__SET TASK__. Copy the data word for word, from the line containing "How far would" through the line containing "34.7 inches", with both of those lines included.
--- START ---
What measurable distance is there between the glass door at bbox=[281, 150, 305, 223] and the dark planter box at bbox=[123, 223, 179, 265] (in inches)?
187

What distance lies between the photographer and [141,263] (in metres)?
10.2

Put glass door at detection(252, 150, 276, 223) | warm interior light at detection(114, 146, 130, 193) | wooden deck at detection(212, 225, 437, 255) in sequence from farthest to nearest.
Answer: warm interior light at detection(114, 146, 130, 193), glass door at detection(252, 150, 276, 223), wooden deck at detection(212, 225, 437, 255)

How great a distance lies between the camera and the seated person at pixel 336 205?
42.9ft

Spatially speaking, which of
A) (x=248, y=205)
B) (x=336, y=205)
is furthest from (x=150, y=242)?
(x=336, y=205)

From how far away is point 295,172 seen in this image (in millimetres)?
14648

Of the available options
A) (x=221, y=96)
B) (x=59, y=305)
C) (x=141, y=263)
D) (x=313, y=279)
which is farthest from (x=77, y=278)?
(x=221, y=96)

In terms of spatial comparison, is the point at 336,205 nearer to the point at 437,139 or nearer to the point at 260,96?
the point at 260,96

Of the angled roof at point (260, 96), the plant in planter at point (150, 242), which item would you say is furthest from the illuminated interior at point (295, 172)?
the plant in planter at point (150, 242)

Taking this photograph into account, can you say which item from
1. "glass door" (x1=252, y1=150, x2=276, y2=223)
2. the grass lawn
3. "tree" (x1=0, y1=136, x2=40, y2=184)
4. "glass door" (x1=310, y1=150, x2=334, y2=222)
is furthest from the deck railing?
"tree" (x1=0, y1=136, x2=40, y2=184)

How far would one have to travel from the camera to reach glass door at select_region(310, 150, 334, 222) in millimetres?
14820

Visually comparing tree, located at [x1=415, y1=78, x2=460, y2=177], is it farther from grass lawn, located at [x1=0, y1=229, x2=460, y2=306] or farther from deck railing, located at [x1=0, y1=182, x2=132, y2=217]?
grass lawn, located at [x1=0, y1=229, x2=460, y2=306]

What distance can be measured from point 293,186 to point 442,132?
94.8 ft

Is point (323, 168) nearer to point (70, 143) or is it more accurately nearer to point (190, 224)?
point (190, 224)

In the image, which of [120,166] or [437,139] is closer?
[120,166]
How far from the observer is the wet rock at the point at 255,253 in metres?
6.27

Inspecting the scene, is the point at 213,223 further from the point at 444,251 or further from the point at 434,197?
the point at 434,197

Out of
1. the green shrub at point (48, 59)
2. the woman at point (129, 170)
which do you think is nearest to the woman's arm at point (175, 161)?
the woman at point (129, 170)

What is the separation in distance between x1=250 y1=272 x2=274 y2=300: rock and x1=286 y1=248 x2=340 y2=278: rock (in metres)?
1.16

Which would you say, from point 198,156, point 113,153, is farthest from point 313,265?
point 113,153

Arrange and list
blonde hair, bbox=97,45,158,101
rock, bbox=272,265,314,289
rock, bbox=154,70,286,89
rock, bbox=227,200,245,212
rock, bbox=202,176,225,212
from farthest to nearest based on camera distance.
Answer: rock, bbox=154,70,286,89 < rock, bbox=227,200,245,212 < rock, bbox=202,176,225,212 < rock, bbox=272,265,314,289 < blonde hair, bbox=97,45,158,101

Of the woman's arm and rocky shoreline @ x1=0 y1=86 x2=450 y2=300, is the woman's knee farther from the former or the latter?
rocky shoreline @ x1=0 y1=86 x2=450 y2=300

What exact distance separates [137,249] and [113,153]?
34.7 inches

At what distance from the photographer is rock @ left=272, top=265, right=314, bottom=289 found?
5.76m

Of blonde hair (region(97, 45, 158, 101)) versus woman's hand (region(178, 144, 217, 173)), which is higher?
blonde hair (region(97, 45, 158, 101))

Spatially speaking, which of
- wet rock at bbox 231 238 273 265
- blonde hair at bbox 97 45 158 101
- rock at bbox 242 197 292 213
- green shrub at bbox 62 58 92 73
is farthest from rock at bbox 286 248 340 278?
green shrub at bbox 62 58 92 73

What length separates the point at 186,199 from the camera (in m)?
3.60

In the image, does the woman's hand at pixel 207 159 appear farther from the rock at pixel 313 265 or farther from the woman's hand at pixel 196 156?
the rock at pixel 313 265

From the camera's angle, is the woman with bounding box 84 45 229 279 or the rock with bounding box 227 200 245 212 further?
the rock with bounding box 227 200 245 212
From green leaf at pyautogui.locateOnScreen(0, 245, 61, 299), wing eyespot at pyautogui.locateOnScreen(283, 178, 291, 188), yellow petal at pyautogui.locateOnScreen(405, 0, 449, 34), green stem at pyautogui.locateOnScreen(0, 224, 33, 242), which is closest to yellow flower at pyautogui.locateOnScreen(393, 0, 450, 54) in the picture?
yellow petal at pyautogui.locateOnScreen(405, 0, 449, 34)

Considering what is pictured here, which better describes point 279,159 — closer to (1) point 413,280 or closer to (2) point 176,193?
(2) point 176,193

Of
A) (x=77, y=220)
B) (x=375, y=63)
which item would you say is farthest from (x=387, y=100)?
--- END ---
__RESPONSE TO THE EXERCISE__.
How far would one have to travel from the camera to reach glass door at select_region(310, 150, 334, 222) in millimetres?
14820

Visually comparing tree, located at [x1=415, y1=78, x2=460, y2=177], is it farther from grass lawn, located at [x1=0, y1=229, x2=460, y2=306] or farther from deck railing, located at [x1=0, y1=182, x2=132, y2=217]?
grass lawn, located at [x1=0, y1=229, x2=460, y2=306]

What distance can be measured from point 293,186 to point 442,132?
94.8 ft

Is point (323, 168) nearer to point (70, 143) or is it more accurately nearer to point (190, 224)?
point (190, 224)

In the image, which of [120,166] or [437,139] is closer?
[120,166]
How far from the observer is the wet rock at the point at 255,253 in metres?
6.27

Inspecting the scene, is the point at 213,223 further from the point at 444,251 or further from the point at 434,197?
the point at 434,197

Out of
1. the green shrub at point (48, 59)
2. the woman at point (129, 170)
which do you think is nearest to the woman's arm at point (175, 161)?
the woman at point (129, 170)

What is the separation in distance between x1=250 y1=272 x2=274 y2=300: rock and x1=286 y1=248 x2=340 y2=278: rock (in metres)?
1.16

Which would you say, from point 198,156, point 113,153, is farthest from point 313,265?
point 113,153

Arrange and list
blonde hair, bbox=97,45,158,101
rock, bbox=272,265,314,289
rock, bbox=154,70,286,89
rock, bbox=227,200,245,212
rock, bbox=202,176,225,212
from farthest to nearest based on camera distance.
Answer: rock, bbox=154,70,286,89 < rock, bbox=227,200,245,212 < rock, bbox=202,176,225,212 < rock, bbox=272,265,314,289 < blonde hair, bbox=97,45,158,101

Of the woman's arm and rocky shoreline @ x1=0 y1=86 x2=450 y2=300, is the woman's knee farther from the former or the latter?
rocky shoreline @ x1=0 y1=86 x2=450 y2=300

What exact distance separates [137,249] and [113,153]?
34.7 inches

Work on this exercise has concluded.